## DOCUMENT
----------------------------------------

Once word got out about this, the result was a social media explosion led by massive Twitter trending. Martha’s blog page count went through the roof, as did her fund-raising total as supporters showed their solidarity to her situation by donating in their droves. The world woke up to a little girl’s plight, naming and shaming the Council until they backed down on the BBC television and radio news and reversed their decision, humiliated by the power of social media demonstrating towards an unjust decision made by faceless bureaucrats.
It was because Martha’s blog was already doing exceptionally well that resulted in this rumpus. If she only had an audience of her parents, schoolmates and her kitten, it wouldn’t have captured the interest of the local press, which is where it all first went wrong. Her school not only loved what she was doing, so did her dinner ladies, who asked her opinion regarding their menus. Celebrity chefs and international fans aside, I’m sure Martha would have been quite happy to continue blogging about her lunches (particularly about how to eat wearing a plaster cast on her wrist), sharing her new friends’ dinners within her posts, keeping her followers updated with her daily life and urging a boost in her fund-raising activities.

----------------------------------------

## DATA PROVIDED

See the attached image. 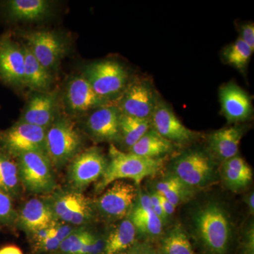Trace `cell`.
<instances>
[{"label":"cell","mask_w":254,"mask_h":254,"mask_svg":"<svg viewBox=\"0 0 254 254\" xmlns=\"http://www.w3.org/2000/svg\"><path fill=\"white\" fill-rule=\"evenodd\" d=\"M191 228L205 254H228L233 228L230 213L222 203L209 200L195 209Z\"/></svg>","instance_id":"obj_1"},{"label":"cell","mask_w":254,"mask_h":254,"mask_svg":"<svg viewBox=\"0 0 254 254\" xmlns=\"http://www.w3.org/2000/svg\"><path fill=\"white\" fill-rule=\"evenodd\" d=\"M163 158H148L119 149L110 144L108 165L103 176L95 184V191L101 193L113 182L131 180L136 185L160 171Z\"/></svg>","instance_id":"obj_2"},{"label":"cell","mask_w":254,"mask_h":254,"mask_svg":"<svg viewBox=\"0 0 254 254\" xmlns=\"http://www.w3.org/2000/svg\"><path fill=\"white\" fill-rule=\"evenodd\" d=\"M206 150L189 149L174 159L172 175L193 190L205 188L218 180L219 170Z\"/></svg>","instance_id":"obj_3"},{"label":"cell","mask_w":254,"mask_h":254,"mask_svg":"<svg viewBox=\"0 0 254 254\" xmlns=\"http://www.w3.org/2000/svg\"><path fill=\"white\" fill-rule=\"evenodd\" d=\"M83 138L76 125L66 118H56L47 129L46 154L54 170H61L78 153Z\"/></svg>","instance_id":"obj_4"},{"label":"cell","mask_w":254,"mask_h":254,"mask_svg":"<svg viewBox=\"0 0 254 254\" xmlns=\"http://www.w3.org/2000/svg\"><path fill=\"white\" fill-rule=\"evenodd\" d=\"M44 196L58 221L76 228L88 227L96 216L94 201L83 193L57 188Z\"/></svg>","instance_id":"obj_5"},{"label":"cell","mask_w":254,"mask_h":254,"mask_svg":"<svg viewBox=\"0 0 254 254\" xmlns=\"http://www.w3.org/2000/svg\"><path fill=\"white\" fill-rule=\"evenodd\" d=\"M18 176L23 190L31 194L47 195L57 189L54 168L43 153L28 152L18 156Z\"/></svg>","instance_id":"obj_6"},{"label":"cell","mask_w":254,"mask_h":254,"mask_svg":"<svg viewBox=\"0 0 254 254\" xmlns=\"http://www.w3.org/2000/svg\"><path fill=\"white\" fill-rule=\"evenodd\" d=\"M107 165L108 158L99 148L91 147L80 152L68 164V190L83 193L91 184L101 178Z\"/></svg>","instance_id":"obj_7"},{"label":"cell","mask_w":254,"mask_h":254,"mask_svg":"<svg viewBox=\"0 0 254 254\" xmlns=\"http://www.w3.org/2000/svg\"><path fill=\"white\" fill-rule=\"evenodd\" d=\"M105 190L94 201L96 213L108 222H119L128 218L138 196L136 186L119 180Z\"/></svg>","instance_id":"obj_8"},{"label":"cell","mask_w":254,"mask_h":254,"mask_svg":"<svg viewBox=\"0 0 254 254\" xmlns=\"http://www.w3.org/2000/svg\"><path fill=\"white\" fill-rule=\"evenodd\" d=\"M83 76L97 94L108 100L111 97L123 93L128 80L126 68L121 64L113 60H105L88 65Z\"/></svg>","instance_id":"obj_9"},{"label":"cell","mask_w":254,"mask_h":254,"mask_svg":"<svg viewBox=\"0 0 254 254\" xmlns=\"http://www.w3.org/2000/svg\"><path fill=\"white\" fill-rule=\"evenodd\" d=\"M47 130L19 121L0 134L2 150L17 158L22 153L37 152L46 155Z\"/></svg>","instance_id":"obj_10"},{"label":"cell","mask_w":254,"mask_h":254,"mask_svg":"<svg viewBox=\"0 0 254 254\" xmlns=\"http://www.w3.org/2000/svg\"><path fill=\"white\" fill-rule=\"evenodd\" d=\"M117 107L120 113L150 120L160 97L149 78H136L127 85Z\"/></svg>","instance_id":"obj_11"},{"label":"cell","mask_w":254,"mask_h":254,"mask_svg":"<svg viewBox=\"0 0 254 254\" xmlns=\"http://www.w3.org/2000/svg\"><path fill=\"white\" fill-rule=\"evenodd\" d=\"M150 123L153 129L174 144H186L195 141L198 136V133L182 123L171 107L161 98L153 110Z\"/></svg>","instance_id":"obj_12"},{"label":"cell","mask_w":254,"mask_h":254,"mask_svg":"<svg viewBox=\"0 0 254 254\" xmlns=\"http://www.w3.org/2000/svg\"><path fill=\"white\" fill-rule=\"evenodd\" d=\"M25 38L27 40V46L35 58L48 71L58 64L66 53L64 43L53 32H31Z\"/></svg>","instance_id":"obj_13"},{"label":"cell","mask_w":254,"mask_h":254,"mask_svg":"<svg viewBox=\"0 0 254 254\" xmlns=\"http://www.w3.org/2000/svg\"><path fill=\"white\" fill-rule=\"evenodd\" d=\"M221 112L229 124L243 123L253 114L250 95L235 82L223 85L219 91Z\"/></svg>","instance_id":"obj_14"},{"label":"cell","mask_w":254,"mask_h":254,"mask_svg":"<svg viewBox=\"0 0 254 254\" xmlns=\"http://www.w3.org/2000/svg\"><path fill=\"white\" fill-rule=\"evenodd\" d=\"M245 132L246 127L240 125L211 132L207 136L205 150L215 163L222 164L237 155Z\"/></svg>","instance_id":"obj_15"},{"label":"cell","mask_w":254,"mask_h":254,"mask_svg":"<svg viewBox=\"0 0 254 254\" xmlns=\"http://www.w3.org/2000/svg\"><path fill=\"white\" fill-rule=\"evenodd\" d=\"M120 115L117 105H108L97 108L87 120V131L97 142L119 141Z\"/></svg>","instance_id":"obj_16"},{"label":"cell","mask_w":254,"mask_h":254,"mask_svg":"<svg viewBox=\"0 0 254 254\" xmlns=\"http://www.w3.org/2000/svg\"><path fill=\"white\" fill-rule=\"evenodd\" d=\"M56 220L46 197H34L25 202L17 211L16 224L28 235L50 226Z\"/></svg>","instance_id":"obj_17"},{"label":"cell","mask_w":254,"mask_h":254,"mask_svg":"<svg viewBox=\"0 0 254 254\" xmlns=\"http://www.w3.org/2000/svg\"><path fill=\"white\" fill-rule=\"evenodd\" d=\"M25 55L22 48L8 37L0 39V78L10 84H24Z\"/></svg>","instance_id":"obj_18"},{"label":"cell","mask_w":254,"mask_h":254,"mask_svg":"<svg viewBox=\"0 0 254 254\" xmlns=\"http://www.w3.org/2000/svg\"><path fill=\"white\" fill-rule=\"evenodd\" d=\"M128 218L136 228L137 234L148 239H156L163 234V223L153 211L149 195L138 190L136 202Z\"/></svg>","instance_id":"obj_19"},{"label":"cell","mask_w":254,"mask_h":254,"mask_svg":"<svg viewBox=\"0 0 254 254\" xmlns=\"http://www.w3.org/2000/svg\"><path fill=\"white\" fill-rule=\"evenodd\" d=\"M68 108L73 113H83L106 106L109 100L99 96L84 76L73 78L68 83L66 92Z\"/></svg>","instance_id":"obj_20"},{"label":"cell","mask_w":254,"mask_h":254,"mask_svg":"<svg viewBox=\"0 0 254 254\" xmlns=\"http://www.w3.org/2000/svg\"><path fill=\"white\" fill-rule=\"evenodd\" d=\"M56 96L53 93H40L32 97L20 121L48 128L56 120Z\"/></svg>","instance_id":"obj_21"},{"label":"cell","mask_w":254,"mask_h":254,"mask_svg":"<svg viewBox=\"0 0 254 254\" xmlns=\"http://www.w3.org/2000/svg\"><path fill=\"white\" fill-rule=\"evenodd\" d=\"M219 175L227 188L234 192L245 190L253 178L252 168L238 155L222 163Z\"/></svg>","instance_id":"obj_22"},{"label":"cell","mask_w":254,"mask_h":254,"mask_svg":"<svg viewBox=\"0 0 254 254\" xmlns=\"http://www.w3.org/2000/svg\"><path fill=\"white\" fill-rule=\"evenodd\" d=\"M137 232L128 218L119 221L105 238L103 254H124L136 243Z\"/></svg>","instance_id":"obj_23"},{"label":"cell","mask_w":254,"mask_h":254,"mask_svg":"<svg viewBox=\"0 0 254 254\" xmlns=\"http://www.w3.org/2000/svg\"><path fill=\"white\" fill-rule=\"evenodd\" d=\"M175 144L150 128L127 152L148 158H163L172 153Z\"/></svg>","instance_id":"obj_24"},{"label":"cell","mask_w":254,"mask_h":254,"mask_svg":"<svg viewBox=\"0 0 254 254\" xmlns=\"http://www.w3.org/2000/svg\"><path fill=\"white\" fill-rule=\"evenodd\" d=\"M6 9L13 19L38 21L48 14L50 3L46 0H10L6 2Z\"/></svg>","instance_id":"obj_25"},{"label":"cell","mask_w":254,"mask_h":254,"mask_svg":"<svg viewBox=\"0 0 254 254\" xmlns=\"http://www.w3.org/2000/svg\"><path fill=\"white\" fill-rule=\"evenodd\" d=\"M25 55L24 84L37 91H44L51 84V75L37 60L29 48H23Z\"/></svg>","instance_id":"obj_26"},{"label":"cell","mask_w":254,"mask_h":254,"mask_svg":"<svg viewBox=\"0 0 254 254\" xmlns=\"http://www.w3.org/2000/svg\"><path fill=\"white\" fill-rule=\"evenodd\" d=\"M0 189L14 199L22 192L17 163L4 150H0Z\"/></svg>","instance_id":"obj_27"},{"label":"cell","mask_w":254,"mask_h":254,"mask_svg":"<svg viewBox=\"0 0 254 254\" xmlns=\"http://www.w3.org/2000/svg\"><path fill=\"white\" fill-rule=\"evenodd\" d=\"M159 250L162 254H195L186 231L178 223L163 234Z\"/></svg>","instance_id":"obj_28"},{"label":"cell","mask_w":254,"mask_h":254,"mask_svg":"<svg viewBox=\"0 0 254 254\" xmlns=\"http://www.w3.org/2000/svg\"><path fill=\"white\" fill-rule=\"evenodd\" d=\"M150 128V120L136 118L121 113L119 141H121L124 147L128 150Z\"/></svg>","instance_id":"obj_29"},{"label":"cell","mask_w":254,"mask_h":254,"mask_svg":"<svg viewBox=\"0 0 254 254\" xmlns=\"http://www.w3.org/2000/svg\"><path fill=\"white\" fill-rule=\"evenodd\" d=\"M253 52L250 47L240 39L225 47L222 50V58L228 64L237 68L241 72H245Z\"/></svg>","instance_id":"obj_30"},{"label":"cell","mask_w":254,"mask_h":254,"mask_svg":"<svg viewBox=\"0 0 254 254\" xmlns=\"http://www.w3.org/2000/svg\"><path fill=\"white\" fill-rule=\"evenodd\" d=\"M91 231L88 227L76 229L61 242L58 252L60 254H79Z\"/></svg>","instance_id":"obj_31"},{"label":"cell","mask_w":254,"mask_h":254,"mask_svg":"<svg viewBox=\"0 0 254 254\" xmlns=\"http://www.w3.org/2000/svg\"><path fill=\"white\" fill-rule=\"evenodd\" d=\"M17 211L14 208L13 198L0 189V225L16 224Z\"/></svg>","instance_id":"obj_32"},{"label":"cell","mask_w":254,"mask_h":254,"mask_svg":"<svg viewBox=\"0 0 254 254\" xmlns=\"http://www.w3.org/2000/svg\"><path fill=\"white\" fill-rule=\"evenodd\" d=\"M193 193H194V190L185 185V186L175 189V190H170V191L160 195L165 197L175 208H177V205L190 200L193 195Z\"/></svg>","instance_id":"obj_33"},{"label":"cell","mask_w":254,"mask_h":254,"mask_svg":"<svg viewBox=\"0 0 254 254\" xmlns=\"http://www.w3.org/2000/svg\"><path fill=\"white\" fill-rule=\"evenodd\" d=\"M185 185H186L183 183L180 179L177 178L175 175L170 174L155 185L154 190L159 194H163L166 192L175 190V189L180 188Z\"/></svg>","instance_id":"obj_34"},{"label":"cell","mask_w":254,"mask_h":254,"mask_svg":"<svg viewBox=\"0 0 254 254\" xmlns=\"http://www.w3.org/2000/svg\"><path fill=\"white\" fill-rule=\"evenodd\" d=\"M76 229H77L76 227L58 220H55L50 225V232L52 235H54L60 242L65 240Z\"/></svg>","instance_id":"obj_35"},{"label":"cell","mask_w":254,"mask_h":254,"mask_svg":"<svg viewBox=\"0 0 254 254\" xmlns=\"http://www.w3.org/2000/svg\"><path fill=\"white\" fill-rule=\"evenodd\" d=\"M60 244H61V242H60L59 240H58L54 235H52L50 227L49 235L38 245L34 246V247L35 250L38 251V252H58Z\"/></svg>","instance_id":"obj_36"},{"label":"cell","mask_w":254,"mask_h":254,"mask_svg":"<svg viewBox=\"0 0 254 254\" xmlns=\"http://www.w3.org/2000/svg\"><path fill=\"white\" fill-rule=\"evenodd\" d=\"M240 37L242 41L245 42L252 52L254 51V23H245L241 25Z\"/></svg>","instance_id":"obj_37"},{"label":"cell","mask_w":254,"mask_h":254,"mask_svg":"<svg viewBox=\"0 0 254 254\" xmlns=\"http://www.w3.org/2000/svg\"><path fill=\"white\" fill-rule=\"evenodd\" d=\"M124 254H162L159 249H156L148 242H136L130 250Z\"/></svg>","instance_id":"obj_38"},{"label":"cell","mask_w":254,"mask_h":254,"mask_svg":"<svg viewBox=\"0 0 254 254\" xmlns=\"http://www.w3.org/2000/svg\"><path fill=\"white\" fill-rule=\"evenodd\" d=\"M148 195H149L150 203H151L153 211L158 215V218L160 219V220L163 222V225H165L167 223L168 218H167L166 215L164 213L163 208H162L160 199H159L158 193L153 190Z\"/></svg>","instance_id":"obj_39"},{"label":"cell","mask_w":254,"mask_h":254,"mask_svg":"<svg viewBox=\"0 0 254 254\" xmlns=\"http://www.w3.org/2000/svg\"><path fill=\"white\" fill-rule=\"evenodd\" d=\"M254 228L253 222L247 227L244 237V252L246 254H254Z\"/></svg>","instance_id":"obj_40"},{"label":"cell","mask_w":254,"mask_h":254,"mask_svg":"<svg viewBox=\"0 0 254 254\" xmlns=\"http://www.w3.org/2000/svg\"><path fill=\"white\" fill-rule=\"evenodd\" d=\"M158 195L162 208H163L164 213H165L167 218H168L169 217L173 215L176 208H175V207L174 206V205L172 204L168 199H166L165 197L163 196V195L159 194V193Z\"/></svg>","instance_id":"obj_41"},{"label":"cell","mask_w":254,"mask_h":254,"mask_svg":"<svg viewBox=\"0 0 254 254\" xmlns=\"http://www.w3.org/2000/svg\"><path fill=\"white\" fill-rule=\"evenodd\" d=\"M0 254H23L21 249L14 245L6 246L0 250Z\"/></svg>","instance_id":"obj_42"},{"label":"cell","mask_w":254,"mask_h":254,"mask_svg":"<svg viewBox=\"0 0 254 254\" xmlns=\"http://www.w3.org/2000/svg\"><path fill=\"white\" fill-rule=\"evenodd\" d=\"M247 204H248L249 210H250V213L254 215V192L251 193L249 195L248 198L247 199Z\"/></svg>","instance_id":"obj_43"}]
</instances>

----------------------------------------

## REQUIREMENTS
1. In the passage about Martha's blog, who asked for her opinion on their menus?
2. Pick up the passage about Martha's blog after its last sentence and keep writing in the same voice.

## ANSWERS IN ORDER
1. Her dinner ladies.

2.
As it happens Martha is well on the way towards becoming a celebrity herself. Jamie Oliver continues to declare his support for her:
— Jamie Oliver (@jamieoliver) June 15, 2012
and at the time of writing her blog page count and fund-raising tally continue to climb. Let’s hope this winning combination of food blogging, young authorship and social networking support will captivate the world in the months to come, and Martha will expand on her experiences to help her to excel in her chosen profession of journalist.